----- INPUT FOR THIS TASK

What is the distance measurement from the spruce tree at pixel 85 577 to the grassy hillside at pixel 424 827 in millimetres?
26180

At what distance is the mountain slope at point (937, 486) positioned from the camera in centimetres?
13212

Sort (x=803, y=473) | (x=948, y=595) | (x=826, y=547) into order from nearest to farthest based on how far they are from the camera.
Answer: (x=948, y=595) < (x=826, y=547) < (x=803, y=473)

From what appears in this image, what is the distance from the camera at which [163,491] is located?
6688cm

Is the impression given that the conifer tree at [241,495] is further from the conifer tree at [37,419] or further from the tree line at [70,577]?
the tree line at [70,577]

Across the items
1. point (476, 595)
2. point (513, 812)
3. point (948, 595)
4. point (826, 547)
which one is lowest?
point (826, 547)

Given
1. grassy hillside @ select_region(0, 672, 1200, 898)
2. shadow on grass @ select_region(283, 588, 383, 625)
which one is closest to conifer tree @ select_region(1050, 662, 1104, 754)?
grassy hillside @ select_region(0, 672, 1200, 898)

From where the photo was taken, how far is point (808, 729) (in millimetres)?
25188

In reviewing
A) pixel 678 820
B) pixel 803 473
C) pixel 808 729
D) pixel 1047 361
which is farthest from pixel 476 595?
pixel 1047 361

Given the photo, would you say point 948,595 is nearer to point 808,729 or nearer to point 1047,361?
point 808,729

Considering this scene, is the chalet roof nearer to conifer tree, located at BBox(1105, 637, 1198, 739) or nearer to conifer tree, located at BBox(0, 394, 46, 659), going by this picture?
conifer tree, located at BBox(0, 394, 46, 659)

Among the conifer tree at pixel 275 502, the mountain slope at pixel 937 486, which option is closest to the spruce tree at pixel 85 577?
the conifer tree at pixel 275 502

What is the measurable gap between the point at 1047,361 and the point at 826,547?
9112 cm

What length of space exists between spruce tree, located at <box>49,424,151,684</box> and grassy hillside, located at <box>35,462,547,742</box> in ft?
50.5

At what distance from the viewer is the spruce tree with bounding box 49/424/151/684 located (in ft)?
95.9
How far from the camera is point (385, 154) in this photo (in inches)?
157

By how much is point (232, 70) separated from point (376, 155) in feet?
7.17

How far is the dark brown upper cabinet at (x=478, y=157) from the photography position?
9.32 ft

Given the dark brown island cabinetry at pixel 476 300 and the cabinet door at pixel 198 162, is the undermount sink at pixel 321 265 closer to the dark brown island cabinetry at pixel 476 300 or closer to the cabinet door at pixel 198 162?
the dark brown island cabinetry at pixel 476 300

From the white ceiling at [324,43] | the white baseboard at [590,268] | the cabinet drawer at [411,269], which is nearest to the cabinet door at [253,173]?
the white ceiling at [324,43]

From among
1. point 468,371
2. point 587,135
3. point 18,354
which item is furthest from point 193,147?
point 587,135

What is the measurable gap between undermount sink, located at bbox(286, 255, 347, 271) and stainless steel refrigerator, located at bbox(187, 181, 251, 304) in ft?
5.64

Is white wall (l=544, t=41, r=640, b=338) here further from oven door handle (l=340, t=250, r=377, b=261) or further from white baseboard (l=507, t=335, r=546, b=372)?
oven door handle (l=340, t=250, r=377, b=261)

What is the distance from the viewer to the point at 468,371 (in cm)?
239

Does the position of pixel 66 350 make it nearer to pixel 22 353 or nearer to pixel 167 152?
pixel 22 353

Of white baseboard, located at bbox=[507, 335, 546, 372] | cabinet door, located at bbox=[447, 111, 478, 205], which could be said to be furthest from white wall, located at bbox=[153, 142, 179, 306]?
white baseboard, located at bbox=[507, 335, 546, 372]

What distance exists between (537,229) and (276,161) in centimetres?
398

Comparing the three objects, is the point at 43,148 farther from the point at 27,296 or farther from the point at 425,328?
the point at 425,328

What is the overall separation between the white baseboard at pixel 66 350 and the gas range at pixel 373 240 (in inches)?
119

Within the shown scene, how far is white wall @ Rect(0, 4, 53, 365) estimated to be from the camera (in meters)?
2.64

----------

* **SET TASK**
Exactly reproduce every line of the data above.

* **SOLVED PROBLEM**
What is the distance measurement from the spruce tree at pixel 85 577 to the grassy hillside at pixel 424 827 in millimetres?
26180

At what distance is the mountain slope at point (937, 486) positioned from the camera in centimetres?
13212

Sort (x=803, y=473) | (x=948, y=595) | (x=826, y=547) into order from nearest to farthest based on how far they are from the camera.
Answer: (x=948, y=595) < (x=826, y=547) < (x=803, y=473)

From what appears in this image, what is the distance from the camera at which [163,491] is located?
6688cm

Is the impression given that the conifer tree at [241,495] is further from the conifer tree at [37,419] or further from the tree line at [70,577]?
the tree line at [70,577]

Across the items
1. point (476, 595)
2. point (513, 812)
3. point (948, 595)
4. point (826, 547)
which one is lowest?
point (826, 547)

Given
1. grassy hillside @ select_region(0, 672, 1200, 898)
2. shadow on grass @ select_region(283, 588, 383, 625)
which one is closest to conifer tree @ select_region(1050, 662, 1104, 754)?
grassy hillside @ select_region(0, 672, 1200, 898)

From where the photo was taken, how far is point (808, 729) (in millimetres)?
25188

In reviewing
A) pixel 678 820
B) pixel 803 473
C) pixel 808 729
D) pixel 1047 361
which is farthest from pixel 476 595?
pixel 1047 361

Given the photo, would you say point 948,595 is nearer to point 808,729 or nearer to point 1047,361?
point 808,729

Considering this scene, is the chalet roof nearer to conifer tree, located at BBox(1105, 637, 1198, 739) or nearer to conifer tree, located at BBox(0, 394, 46, 659), going by this picture?
conifer tree, located at BBox(0, 394, 46, 659)

Among the conifer tree at pixel 275 502, the mountain slope at pixel 937 486, which option is closest to the spruce tree at pixel 85 577?
the conifer tree at pixel 275 502

What is the measurable gap between the point at 1047,361 and the point at 826,547?
9112 cm

What length of space exists between spruce tree, located at <box>49,424,151,684</box> and grassy hillside, located at <box>35,462,547,742</box> in ft?
50.5

At what distance from the viewer is the spruce tree with bounding box 49/424/151/684 located (in ft)?
95.9
How far from the camera is point (385, 154) in this photo (in inches)?
157

By how much is point (232, 70) separated from point (376, 155) in feet?
7.17

How far is the dark brown upper cabinet at (x=478, y=157) from the photography position?
9.32 ft

Given the dark brown island cabinetry at pixel 476 300 and the cabinet door at pixel 198 162, is the undermount sink at pixel 321 265 closer to the dark brown island cabinetry at pixel 476 300 or closer to the cabinet door at pixel 198 162?
the dark brown island cabinetry at pixel 476 300

From the white ceiling at [324,43] | the white baseboard at [590,268] | the cabinet drawer at [411,269], which is nearest to the cabinet door at [253,173]?
the white ceiling at [324,43]

From among
1. point 468,371
2. point 587,135
3. point 18,354
which item is furthest from point 193,147?
point 587,135

What is the measurable gap between undermount sink, located at bbox(286, 255, 347, 271) and stainless steel refrigerator, located at bbox(187, 181, 251, 304) in ft?
5.64

Is white wall (l=544, t=41, r=640, b=338) here further from oven door handle (l=340, t=250, r=377, b=261) or further from white baseboard (l=507, t=335, r=546, b=372)?
oven door handle (l=340, t=250, r=377, b=261)

What is the distance from the viewer to the point at 468,371 (in cm)?
239

Does the position of pixel 66 350 make it nearer to pixel 22 353 or nearer to pixel 167 152?
pixel 22 353

Of white baseboard, located at bbox=[507, 335, 546, 372] | cabinet door, located at bbox=[447, 111, 478, 205], which could be said to be furthest from white wall, located at bbox=[153, 142, 179, 306]?
white baseboard, located at bbox=[507, 335, 546, 372]

What distance exists between (537,229) and (276,161) in centimetres?
398

Comparing the three objects, is the point at 43,148 farther from the point at 27,296 or farther from the point at 425,328?
the point at 425,328

What is the overall separation between the white baseboard at pixel 66 350 and the gas range at pixel 373 240 (in inches)?
119

Within the shown scene, how far is white wall @ Rect(0, 4, 53, 365) estimated to be from the camera (in meters)?
2.64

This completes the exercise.